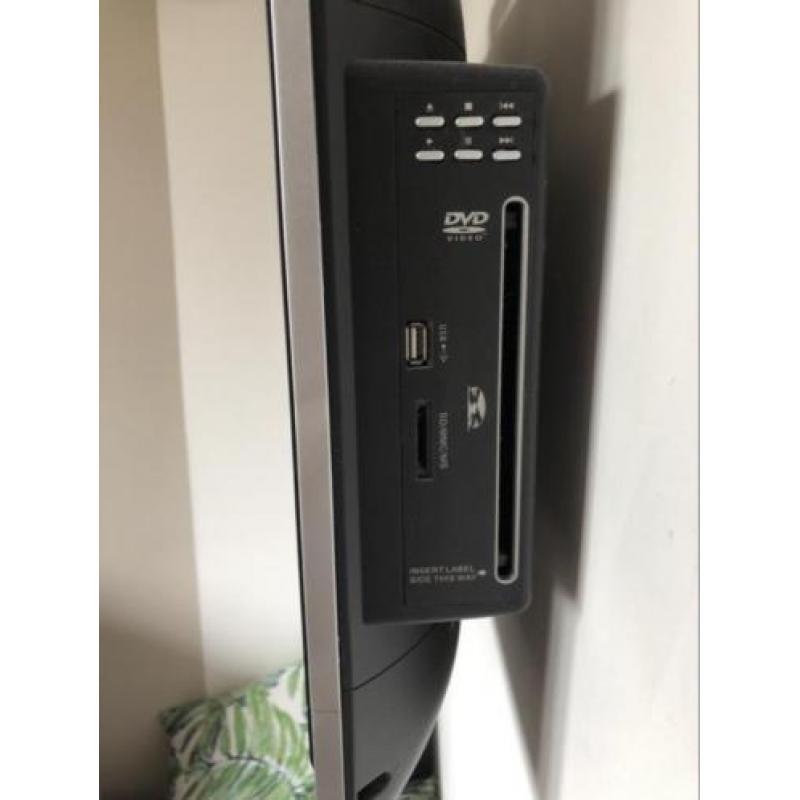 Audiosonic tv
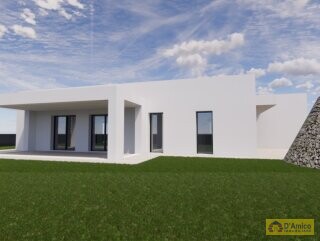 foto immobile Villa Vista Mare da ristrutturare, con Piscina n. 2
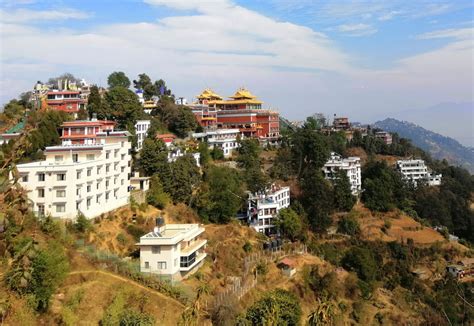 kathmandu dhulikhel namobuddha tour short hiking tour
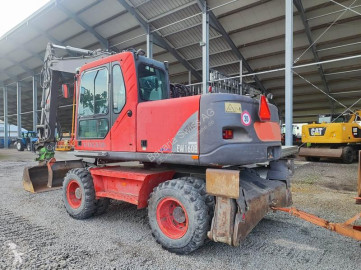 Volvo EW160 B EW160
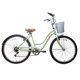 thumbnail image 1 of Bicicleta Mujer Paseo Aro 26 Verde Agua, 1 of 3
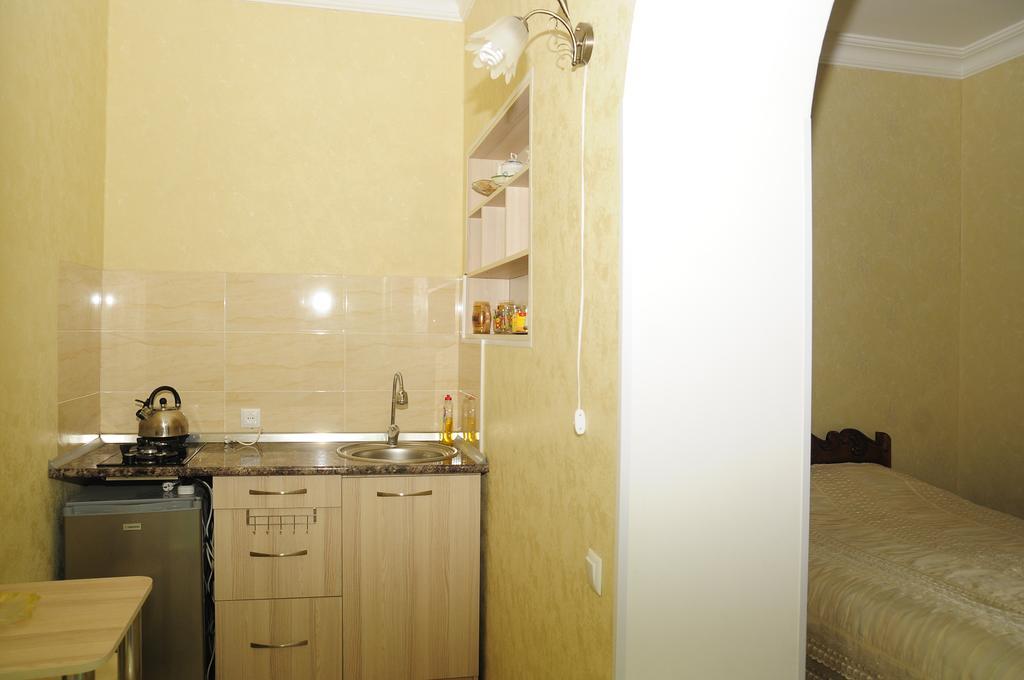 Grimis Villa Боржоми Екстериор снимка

————

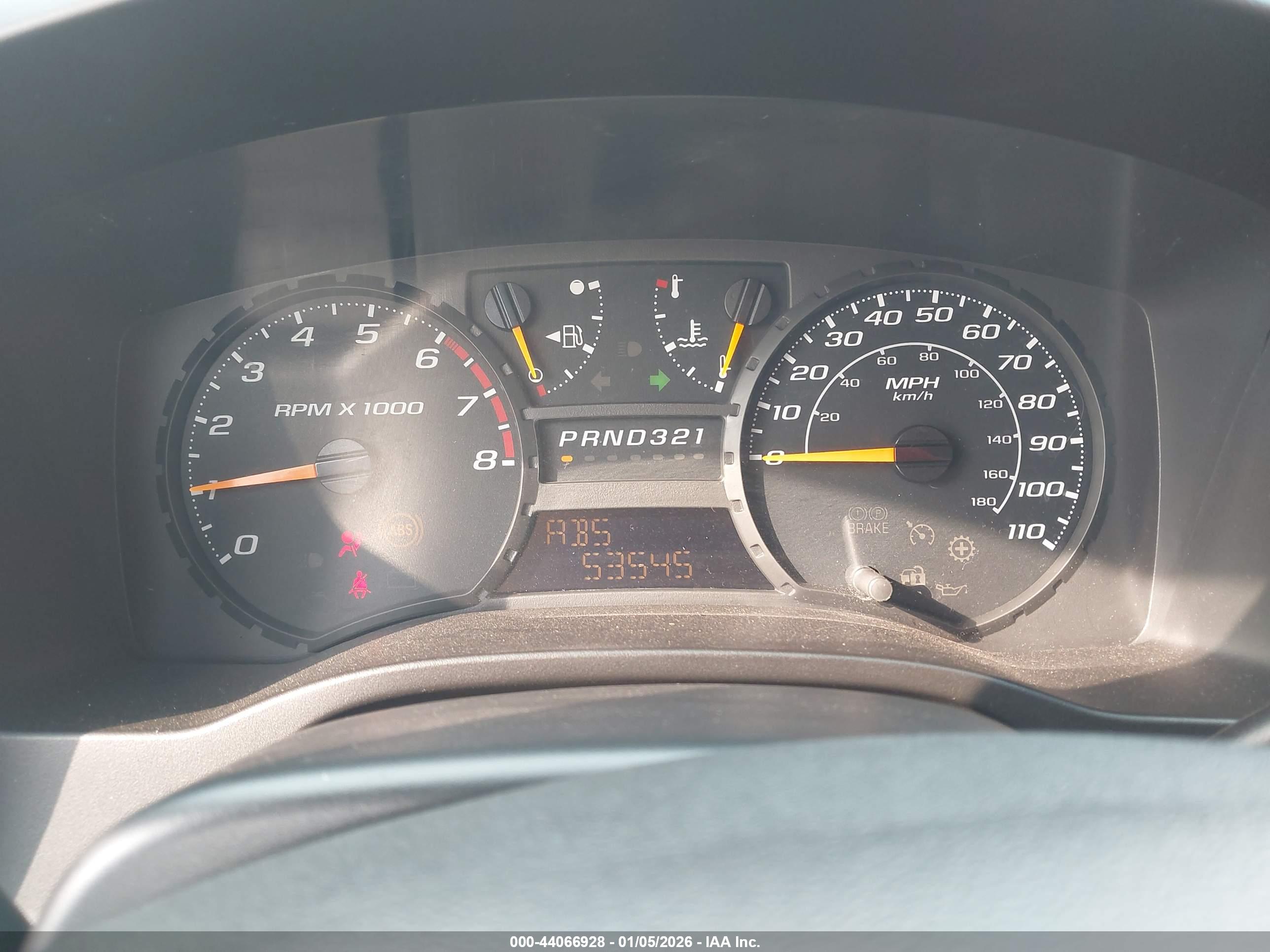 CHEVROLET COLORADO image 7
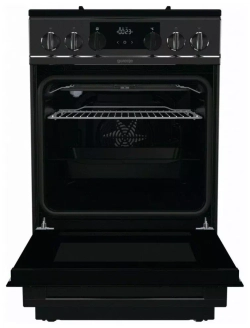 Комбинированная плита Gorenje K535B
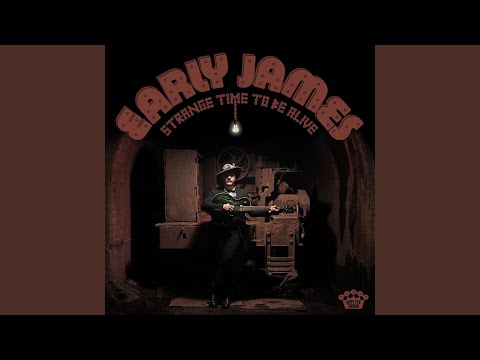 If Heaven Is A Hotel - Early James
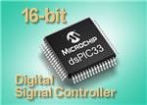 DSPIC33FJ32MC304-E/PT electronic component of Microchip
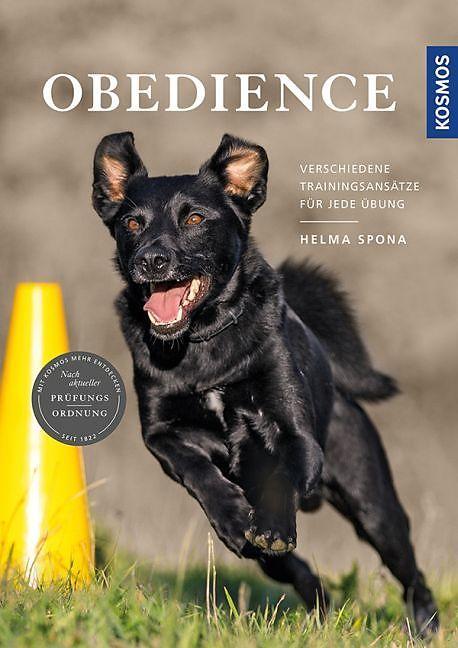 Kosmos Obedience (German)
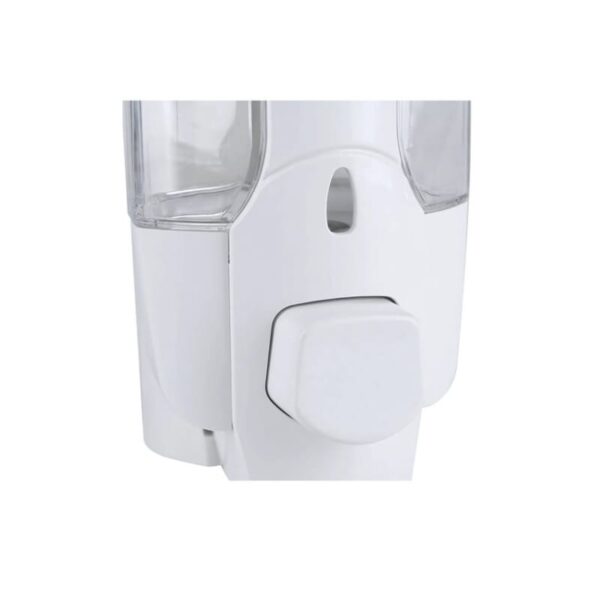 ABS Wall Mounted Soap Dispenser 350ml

————

• [What to work on] In the entries above, find the line containing "Volvo EW160 B EW160" and the line containing "Grimis Villa Боржоми Екстериор снимка", then copy both and every line between them exactly, without any picture.

• [Solution for this task]
 Volvo EW160 B EW160
 thumbnail image 1 of Bicicleta Mujer Paseo Aro 26 Verde Agua, 1 of 3
 Grimis Villa Боржоми Екстериор снимка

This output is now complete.